В меня постепенно входил этот звук, и я всегда начинал такой день с чувства, что отец страдает. Наверное, не меньше, чем страдала мать, когда болела перед смертью.

Я также понимал, что испытываю к нему жалость, страх за него, но не могу свои чувства проявить.

И в такие утра я вставал со своего дивана растерянным и грустным.

У зеркала он, стоя спиной ко мне, залепливает папиросной бумажкой порез.

— Мой бедненький, прям весь исполосовался, — говорит бабушка своему маленькому сынку, моему отцу.

Я по-настоящему пугался за его жизнь. Через скулу — две полоски порозовевшей бумаги.

 

Мы шли вечером с Волги. Он вел меня за руку. У ларька, постояв в очереди, отец выпил

пивка, он так и говорил: не пиво, а пивко, а потом у других киосков еще, еще. На нашей улице он нырнул в глубокий, заросший сиренью двор, я за ним, он попросил меня постоять несколько минут под окнами. Он зашел к приятелю, тоже, как и он, автомобилисту, и я битый час безмерно долго ждал его во дворе, выковыривая камушки и стекляшки из незасеянного газона. Из утоптанной почвы торчали редкие сорняки.

Через весь двор наглой диагональю несколько раз спокойно прошла равнодушная кошка, не оборачиваясь на мои “кис-кис”. Мне показалось, что, если отец не выйдет, жизнь моя перестанет быть человеческой, я переменюсь так, что смогу жить в ужасных темных сырых подвалах. Я почувствовал, как вечернее время муфтой скручивается вокруг меня, и я не смогу оттуда никогда выбраться, как моль.

Отец наконец вышел во двор, наверное, порядочно нагрузившись со своим милым другом-товарищем-автомобилистом.

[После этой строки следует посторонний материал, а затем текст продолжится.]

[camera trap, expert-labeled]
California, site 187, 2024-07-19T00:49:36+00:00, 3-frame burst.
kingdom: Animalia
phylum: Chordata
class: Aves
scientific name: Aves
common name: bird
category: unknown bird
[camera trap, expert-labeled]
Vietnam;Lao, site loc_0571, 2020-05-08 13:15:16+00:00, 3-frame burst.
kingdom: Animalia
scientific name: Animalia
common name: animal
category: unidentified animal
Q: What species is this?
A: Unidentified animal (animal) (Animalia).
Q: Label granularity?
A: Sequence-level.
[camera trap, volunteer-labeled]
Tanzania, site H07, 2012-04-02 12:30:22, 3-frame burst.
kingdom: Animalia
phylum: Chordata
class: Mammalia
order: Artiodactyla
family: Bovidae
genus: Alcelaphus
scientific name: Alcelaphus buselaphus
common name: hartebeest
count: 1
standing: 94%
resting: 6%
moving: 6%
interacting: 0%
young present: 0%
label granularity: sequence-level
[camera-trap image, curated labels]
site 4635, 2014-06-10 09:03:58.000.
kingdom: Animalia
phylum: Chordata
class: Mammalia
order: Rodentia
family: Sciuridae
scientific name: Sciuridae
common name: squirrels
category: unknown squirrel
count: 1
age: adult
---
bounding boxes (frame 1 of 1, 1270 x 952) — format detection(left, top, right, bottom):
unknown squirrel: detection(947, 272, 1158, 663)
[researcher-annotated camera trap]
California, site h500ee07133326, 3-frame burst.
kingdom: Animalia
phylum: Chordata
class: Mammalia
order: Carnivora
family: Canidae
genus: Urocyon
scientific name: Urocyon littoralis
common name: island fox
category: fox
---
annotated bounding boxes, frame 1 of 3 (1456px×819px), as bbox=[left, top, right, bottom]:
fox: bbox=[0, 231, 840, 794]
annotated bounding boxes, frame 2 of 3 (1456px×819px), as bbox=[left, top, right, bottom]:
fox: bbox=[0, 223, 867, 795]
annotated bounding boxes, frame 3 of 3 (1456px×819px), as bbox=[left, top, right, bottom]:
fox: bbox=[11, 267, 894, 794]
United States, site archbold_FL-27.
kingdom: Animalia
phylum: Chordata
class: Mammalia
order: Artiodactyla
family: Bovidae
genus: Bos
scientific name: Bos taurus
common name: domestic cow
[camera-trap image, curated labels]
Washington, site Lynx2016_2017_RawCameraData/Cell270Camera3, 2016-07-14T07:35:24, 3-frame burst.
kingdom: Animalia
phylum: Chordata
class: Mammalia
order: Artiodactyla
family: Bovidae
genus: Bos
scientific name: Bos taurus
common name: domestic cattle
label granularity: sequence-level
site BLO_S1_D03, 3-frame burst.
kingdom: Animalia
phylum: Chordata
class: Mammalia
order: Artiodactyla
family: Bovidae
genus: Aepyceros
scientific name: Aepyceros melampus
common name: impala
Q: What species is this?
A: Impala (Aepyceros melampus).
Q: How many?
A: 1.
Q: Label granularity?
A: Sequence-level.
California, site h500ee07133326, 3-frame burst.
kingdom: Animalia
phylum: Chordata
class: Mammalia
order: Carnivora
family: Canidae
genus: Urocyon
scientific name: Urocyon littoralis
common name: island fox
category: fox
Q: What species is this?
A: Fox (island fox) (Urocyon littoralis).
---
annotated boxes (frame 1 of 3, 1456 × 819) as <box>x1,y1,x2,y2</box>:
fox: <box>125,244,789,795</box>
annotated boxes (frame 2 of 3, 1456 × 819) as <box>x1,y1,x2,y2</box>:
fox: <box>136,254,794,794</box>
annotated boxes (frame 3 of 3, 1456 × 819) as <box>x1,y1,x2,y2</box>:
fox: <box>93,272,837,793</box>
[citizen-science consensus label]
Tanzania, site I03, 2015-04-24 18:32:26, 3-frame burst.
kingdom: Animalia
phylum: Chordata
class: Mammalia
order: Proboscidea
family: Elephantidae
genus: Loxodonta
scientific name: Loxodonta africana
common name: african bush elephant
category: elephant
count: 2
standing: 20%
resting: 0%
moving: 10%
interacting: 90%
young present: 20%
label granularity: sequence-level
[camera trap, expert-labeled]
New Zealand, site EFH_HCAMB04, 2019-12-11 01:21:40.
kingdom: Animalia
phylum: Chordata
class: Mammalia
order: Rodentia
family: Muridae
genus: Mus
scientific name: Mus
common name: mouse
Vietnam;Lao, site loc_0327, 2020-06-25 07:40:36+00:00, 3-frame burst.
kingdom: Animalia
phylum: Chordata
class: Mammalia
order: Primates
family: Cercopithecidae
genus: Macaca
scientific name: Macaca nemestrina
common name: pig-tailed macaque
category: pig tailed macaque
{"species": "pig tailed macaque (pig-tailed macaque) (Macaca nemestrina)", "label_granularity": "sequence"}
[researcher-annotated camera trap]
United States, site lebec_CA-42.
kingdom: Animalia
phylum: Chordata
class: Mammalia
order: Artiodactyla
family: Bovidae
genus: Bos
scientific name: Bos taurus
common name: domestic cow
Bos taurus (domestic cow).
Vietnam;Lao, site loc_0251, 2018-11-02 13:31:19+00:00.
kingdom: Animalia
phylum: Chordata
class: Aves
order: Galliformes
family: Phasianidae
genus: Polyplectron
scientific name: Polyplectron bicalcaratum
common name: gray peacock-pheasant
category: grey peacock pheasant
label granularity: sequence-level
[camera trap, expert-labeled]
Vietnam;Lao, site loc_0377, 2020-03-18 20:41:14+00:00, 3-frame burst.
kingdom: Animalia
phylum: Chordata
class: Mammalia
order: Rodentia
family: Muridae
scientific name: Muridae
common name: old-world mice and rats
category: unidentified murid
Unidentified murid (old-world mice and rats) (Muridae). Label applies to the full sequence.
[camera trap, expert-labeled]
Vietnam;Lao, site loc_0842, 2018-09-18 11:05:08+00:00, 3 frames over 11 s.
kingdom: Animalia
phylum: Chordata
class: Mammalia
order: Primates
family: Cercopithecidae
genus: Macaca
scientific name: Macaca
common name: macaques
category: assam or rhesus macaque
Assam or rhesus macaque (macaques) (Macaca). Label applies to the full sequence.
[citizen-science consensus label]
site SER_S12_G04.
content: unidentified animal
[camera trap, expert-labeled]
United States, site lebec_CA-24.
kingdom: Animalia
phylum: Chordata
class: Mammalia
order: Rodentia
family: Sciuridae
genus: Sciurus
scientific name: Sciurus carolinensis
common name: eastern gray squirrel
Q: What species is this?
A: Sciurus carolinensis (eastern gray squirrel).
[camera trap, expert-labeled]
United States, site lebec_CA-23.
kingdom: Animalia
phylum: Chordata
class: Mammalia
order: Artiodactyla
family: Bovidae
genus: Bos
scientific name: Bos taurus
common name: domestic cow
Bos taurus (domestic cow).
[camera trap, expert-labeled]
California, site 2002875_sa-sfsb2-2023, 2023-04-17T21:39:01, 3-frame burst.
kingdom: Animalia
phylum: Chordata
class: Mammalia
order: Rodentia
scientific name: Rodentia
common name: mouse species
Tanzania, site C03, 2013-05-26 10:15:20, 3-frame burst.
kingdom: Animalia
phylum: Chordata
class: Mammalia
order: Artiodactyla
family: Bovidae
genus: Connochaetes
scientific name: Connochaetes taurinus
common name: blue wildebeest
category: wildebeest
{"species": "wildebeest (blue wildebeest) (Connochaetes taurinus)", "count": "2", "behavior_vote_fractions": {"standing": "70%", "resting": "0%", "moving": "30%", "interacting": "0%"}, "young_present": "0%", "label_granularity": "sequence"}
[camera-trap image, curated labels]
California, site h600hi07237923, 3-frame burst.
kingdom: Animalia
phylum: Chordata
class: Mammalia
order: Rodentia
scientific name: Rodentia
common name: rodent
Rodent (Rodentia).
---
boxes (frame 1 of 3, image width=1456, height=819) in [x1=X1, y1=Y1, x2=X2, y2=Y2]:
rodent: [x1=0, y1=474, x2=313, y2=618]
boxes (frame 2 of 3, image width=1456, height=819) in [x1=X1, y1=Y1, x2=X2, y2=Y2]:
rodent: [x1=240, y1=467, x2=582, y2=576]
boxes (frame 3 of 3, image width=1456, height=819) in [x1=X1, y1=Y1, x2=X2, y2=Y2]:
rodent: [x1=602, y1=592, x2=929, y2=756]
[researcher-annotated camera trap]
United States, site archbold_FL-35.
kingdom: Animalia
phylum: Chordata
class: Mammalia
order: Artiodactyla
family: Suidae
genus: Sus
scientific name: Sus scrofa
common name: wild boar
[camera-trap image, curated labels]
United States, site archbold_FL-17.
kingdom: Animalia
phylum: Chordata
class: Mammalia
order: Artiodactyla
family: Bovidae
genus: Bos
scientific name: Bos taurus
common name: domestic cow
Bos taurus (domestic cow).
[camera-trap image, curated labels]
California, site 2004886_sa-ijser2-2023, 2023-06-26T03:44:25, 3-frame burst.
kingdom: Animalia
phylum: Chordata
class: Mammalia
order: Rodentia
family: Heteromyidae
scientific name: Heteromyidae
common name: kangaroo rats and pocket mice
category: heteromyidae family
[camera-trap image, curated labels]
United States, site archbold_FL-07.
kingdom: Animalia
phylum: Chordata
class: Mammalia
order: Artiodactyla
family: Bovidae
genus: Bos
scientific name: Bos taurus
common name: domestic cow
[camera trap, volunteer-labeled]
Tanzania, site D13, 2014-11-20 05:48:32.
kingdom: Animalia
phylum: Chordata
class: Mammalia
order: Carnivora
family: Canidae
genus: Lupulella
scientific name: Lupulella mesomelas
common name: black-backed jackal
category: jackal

В руке у него нетяжелая неясная деталь.

Он почему-то (отчего это взбрело ему в голову?) сделал очень строгий вид, будто я ему совершенно незнаком и он впервые меня в этом незнакомом дворе видит, а вечером с чужими маленькими мальчиками дело ему, взрослому человеку, серьезному мужчине, иметь совсем не пристало. Лучше бы я, мальчик, “не знаю, как тебя зовут”, отвязался от чужого серьезного дяденьки и шел бы себе своей дорогой. Играть там или вообще домой баиньки. Он говорил, как-то смягчая согласные, будто во рту у него ком. Час ведь для детей поздний, могут ведь и того.

— Что “того”? — задрожал я от страха.

Сквозь рыдания я стал убеждать его, что стоящий перед ним, семенящий за ним, именно я — его единственный сын, что этому мальчику известно, как его зовут и по имени, и по отчеству, и по фамилии, и где он живет, и могу доказать в любой милиции, любому милиционеру, и, например, мне известно, какой марки и какого цвета у него машина. И как звали его умершую жену, мою маму... Но он, перейдя меру игры, все более и более серьезно отчуждался.

Склонившись, он зло сказал мне, что я мал и без настоящих документов ничего никому никогда не докажу. А их, этих документов, у меня нет.

И я сегодня, сейчас, у этого злосчастного дома похлопал себя по карманам и документов не обнаружил.

Я понял, что я — пропал.

И тогда до меня дошло, теперь дошло, как, наверное, и тогда тоже, — что он репетирует свою смерть, что он уедет, умрет для меня, и меня охва­тило обручем желание пропасть вместе с ним. Спуститься в эту разверстую за один миг пропасть на самое дно, где туман и мягкость, совершенно растворяющие меня, как поток слез.

Отец чувствует, что перегнул палку.

Он берет меня на руки, прижимает к себе и нежно целует в губы. Я это не люблю.

Что-то в таком поцелуе есть очень тревожащее меня, что-то от посягательства на мою цельность, и мне всегда ясно, что это — диверсия.

Мать исчезла из моей жизни полтора года назад, и мне кажется, что он сам вот-вот заплачет над своим сиротством, и, прижимаясь еще сильнее, я глажу его голову — высокие залысины, редкую шевелюру, впалый затылок. Помню. Помню!